#### EXTRAIT DU DOCUMENT ####
Ma découverte de Raoul-Barré est pour moi une révélation tardive. Je n’ai jamais connu mon grand-père Raoul qui est décédé dix ans avant ma naissance. Maman qui était enfant unique n’en parlait que rarement et peu.
Barré pour moi c’était un peintre. J’avais vu bon nombre de ses tableaux mais je n’avais jamais pris le temps d’apprécier ses caricatures, ses illustrations, ses bandes dessinées et films d’animation. Je suis de la génération des dinosaures technologiques. Aussi les résultats de mes premières recherches à son sujet étaient-elles lentes, complexes et souvent erronées ou, à tout le moins, incomplètes.
J’avais ouï-dire que certains employés du studio d’animation que Barré exploitait dans le Bronx, à New York, l’avaient quitté pour aller faire carrière avec Walt Disney. Et, lorsqu’un ami m’a offert un superbe livre sur ce dernier, je me souviens de l’avoir feuilleté en cherchant en vain une quelconque référence à mon talentueux grand-père.
Je m’étais donc résolu à écrire une lettre à l’attention de l’archiviste ou de l’historien du Studio Walt Disney. Un « Avis de recherche » en quelque sorte qui me permettrait, je l’espérais, d’en savoir davantage sur ce pionnier des films d’animations, qu’était Raoul Barré.
La réponse à ma lettre tardait à ce point que je ne croyais plus que l’on donnerait suite à ma demande. Telle fut donc ma surprise de retrouver dans mon courrier quelques mois plus tard, fin janvier 1975, une lettre signée Dick Huemer.
Dick Huemer m’y raconte que lorsqu’il était jeune homme, il habitait justement le quartier où se situait le studio de mon grand-père. Il passait presque tous les jours devant la modeste enseigne, qui se lisait simplement « Raoul Barré dessinateur », d’un immeuble en bois de deux étages au coin de la Fordham University.
#### DONNÉES D’ENTRÉE ####
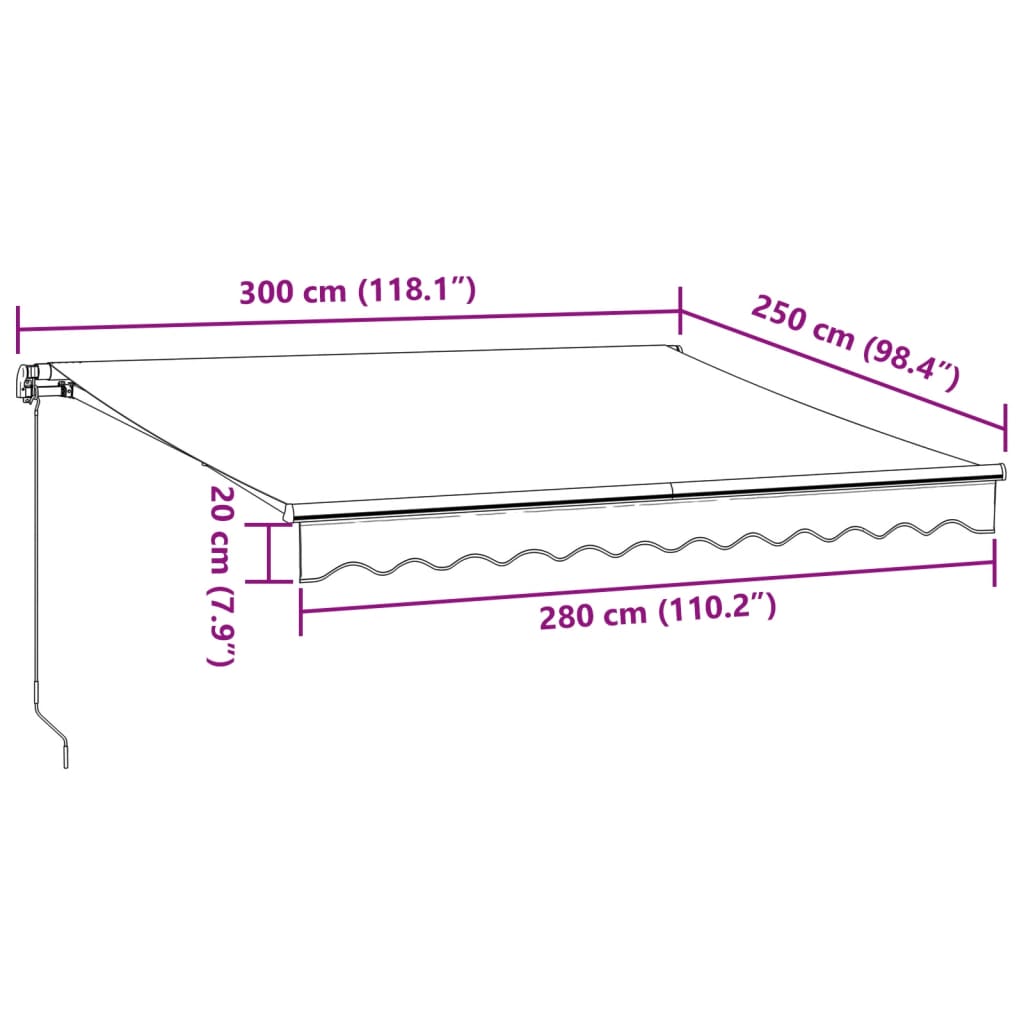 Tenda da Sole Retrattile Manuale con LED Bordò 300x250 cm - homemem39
####
#### DONNÉES D’ENTRÉE ####
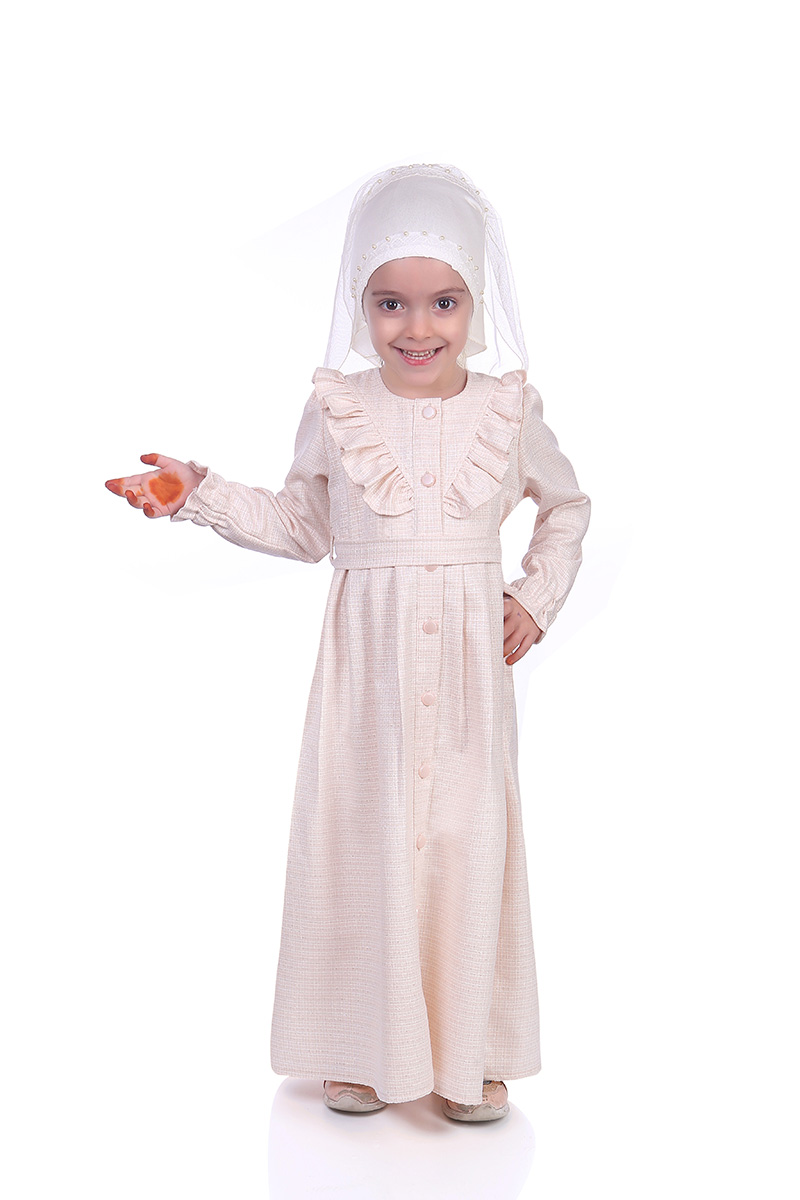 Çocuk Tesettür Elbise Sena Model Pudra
####
* [QUESTIONS D’ÉTUDE]:
a. Pour chacune des affirmations suivantes, indiquez par oui ou par non si elle concorde avec l’extrait sur Raoul Barré, en citant mot pour mot le passage qui le montre : (i) Raoul Barré est décédé dix ans avant la naissance de la personne qui raconte ; (ii) le livre sur Walt Disney offert par un ami mentionnait Raoul Barré ; (iii) le studio d’animation de Raoul Barré se trouvait dans le Bronx, à New York.
b. Rédigez la suite de l’extrait sur Raoul Barré, en reprenant après sa dernière phrase.

* [RÉPONSES PROPOSÉES]:
a.
(i) Oui : « qui est décédé dix ans avant ma naissance ».
(ii) Non : « en cherchant en vain une quelconque référence à mon talentueux grand-père ».
(iii) Oui : « du studio d’animation que Barré exploitait dans le Bronx, à New York ».

b.
« Pendant des mois j’avais passé cette porte presque quotidiennement essayant d’avoir suffisamment de courage pour monter les escaliers et demander un travail en utilisant mon accent brooklynois à ce monsieur Barré dessinateur », m’a écrit Dick. Il n’avait que 18 ans et disait déjà souhaiter devenir dessinateur de bande dessinée. Son premier emploi à ce titre, il le trouva auprès de cet homme qu’il décrivait comme « brun potelée aux yeux gris souriants et à l’accent qui avait une certaine résonnance française ». Ce n’est que plus tard que qu’il apprit qu’il était Canadien français.
De toute évidence, Dick Huemer était reconnaissant envers mon grand-père qui l’a initié aux mystères de l’art animé en lui faisant peindre en noir les souliers, couvre-chef et paletot du personnage Jeff, du célèbre duo de l’époque Mutt and Jeff. Ce passage au studio Barré lui a permis de faire carrière plus tard dans l’univers de Walt Disney, du 16 avril 1933 au 28 février 1973.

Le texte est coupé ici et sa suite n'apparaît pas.